I attended a meeting once where there was a hotly debated topic. The issues were large. There appeared to be a lot at stake. There were clearly two sides. One group had logic and clear thinking on its side. But emotions were running high. The logical group kept calm and collected as they presented the reasons why the issue should be decided in one direction. The emotional group had no supporting evidence but they kept getting louder and louder.
It was an amazing thing. As the emotional leader increased volume, it intimidated people. The logical group’s arguments were clear and made sense. The emotional group was clear, but had no real support other than to sway people by using a loud voices – which they did. In the end the vote went the emotional way. Within two weeks everyone regretted the decision. The decision was final, and the emotional leader ‘got his way’. There was no way to go back. That decision became the undoing of the organization.

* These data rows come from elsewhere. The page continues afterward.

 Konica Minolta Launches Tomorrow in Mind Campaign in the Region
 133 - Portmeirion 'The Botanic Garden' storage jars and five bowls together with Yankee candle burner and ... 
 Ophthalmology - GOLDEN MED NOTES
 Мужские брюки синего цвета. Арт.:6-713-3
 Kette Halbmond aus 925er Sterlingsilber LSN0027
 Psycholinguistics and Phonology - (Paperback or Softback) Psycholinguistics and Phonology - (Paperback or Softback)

I saw two important lessons. The first: to sway people you have to connect to their emotions. Logic is good and necessary, but it can be more convincing when it appeals to emotions. The best communicators recognize this and appeal to people with data supported by stories. Information must connect to the heart to be convincing. There must be an 18 inch bridge from the head to the heart if facts are going to convince people and make a difference.

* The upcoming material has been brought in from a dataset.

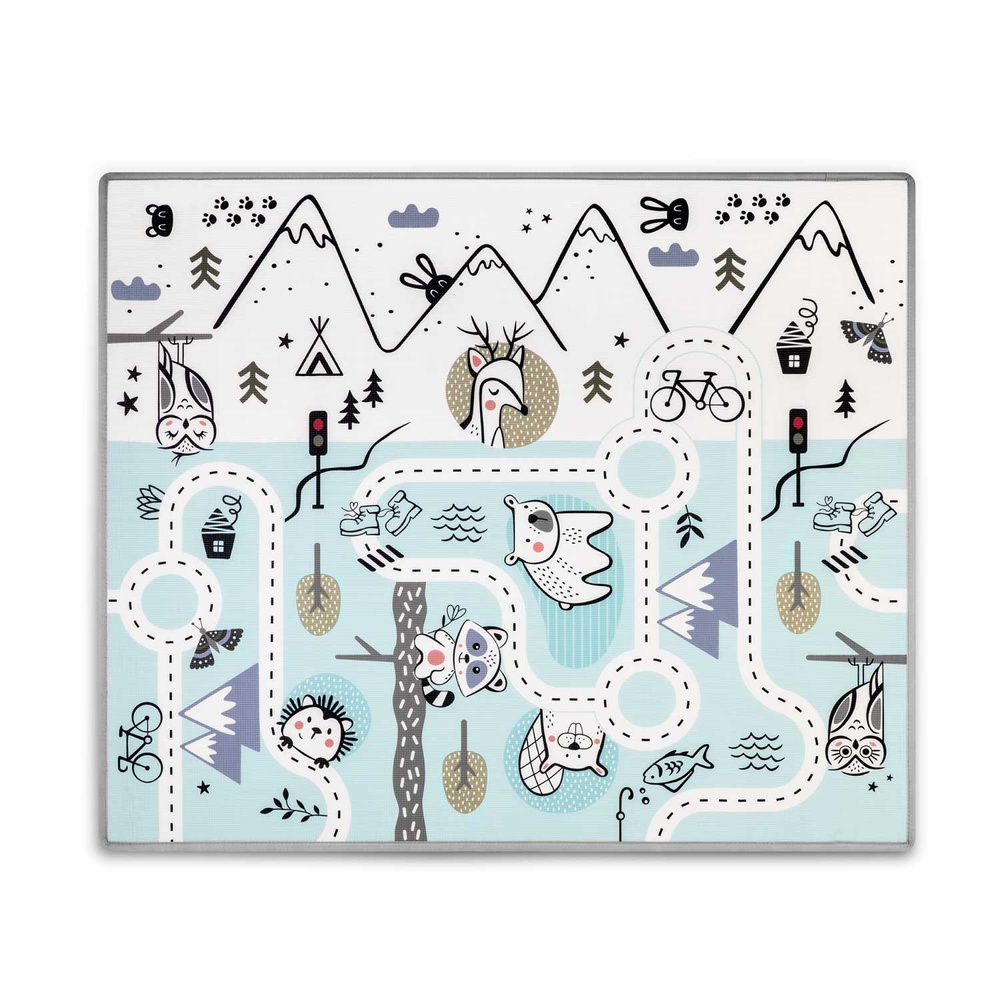 Mata piankowa edukacyjna zwijana 180 x 150 x 1,5 cm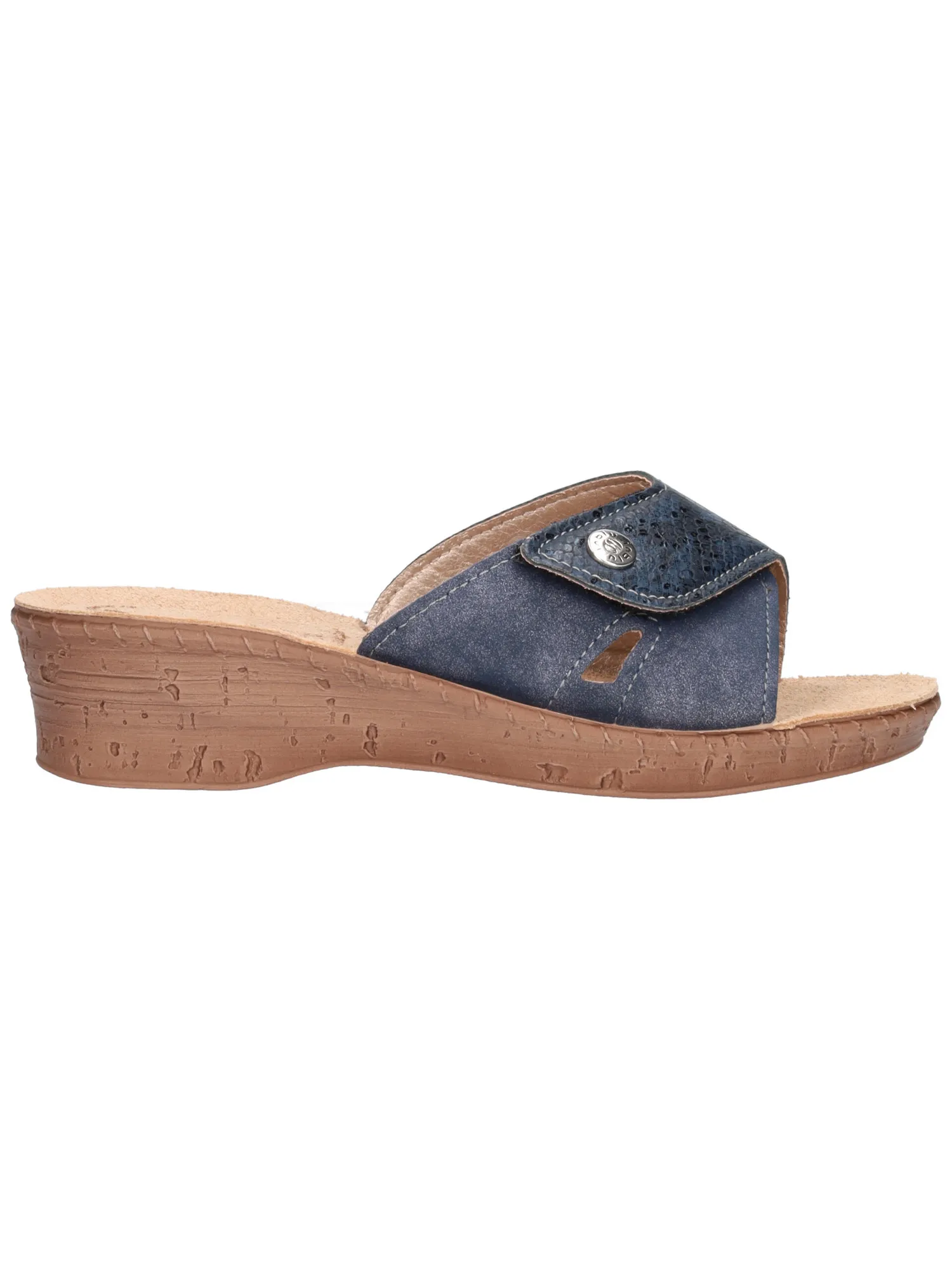 Ciabatta con zeppa Inblu da donna blu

Abraham Lincoln gave the facts of a divided nation needing to be reunited. He made one of the most famous American speeches in history. He connected head and heart by telling the story of the vision of our forefathers. He appealed to the hearts of those gathered to honor the fallen of both sides with a renewed fervor and zeal for unity. He constructed the 18 inch bridge and won the minds and the hearts of the people.
The other lesson is that great leaders are not the loudest voice. Rather they facilitate the best dialogue. In the meeting there was one side that got louder and louder. They did not discuss, but accused. They had no supporting evidence; instead they attacked the differing viewpoint. The ungrounded accusations did plant the seed of doubt. They began to intimidate people. To stand opposed would risk ridicule and possible embarrassment. The loud voice was very intimidating. It won.
The loudest voice won, but the organization lost. The decision split leaders apart. The CEO and several ranking officers left. The organization suffered and has not recuperated. The leader with the loudest voice eventually left in shame.
Great leaders take responsibility. They connect the head and heart, they don’t just sway the heart. Make certain that the loudest voice comes from a true leader. Great leaders don’t intimidate and they aren’t just the loudest voice. They do facilitate the best dialogue. Great leadership is about dialogues – not monologues.
Points to Ponder –
Do I inspire dialogue or do I present a monologue?
When pressed by a situation do I get loud and intimidating or do I facilitate open communication?
How well do I build the 18 inch bridge from the head to the heart?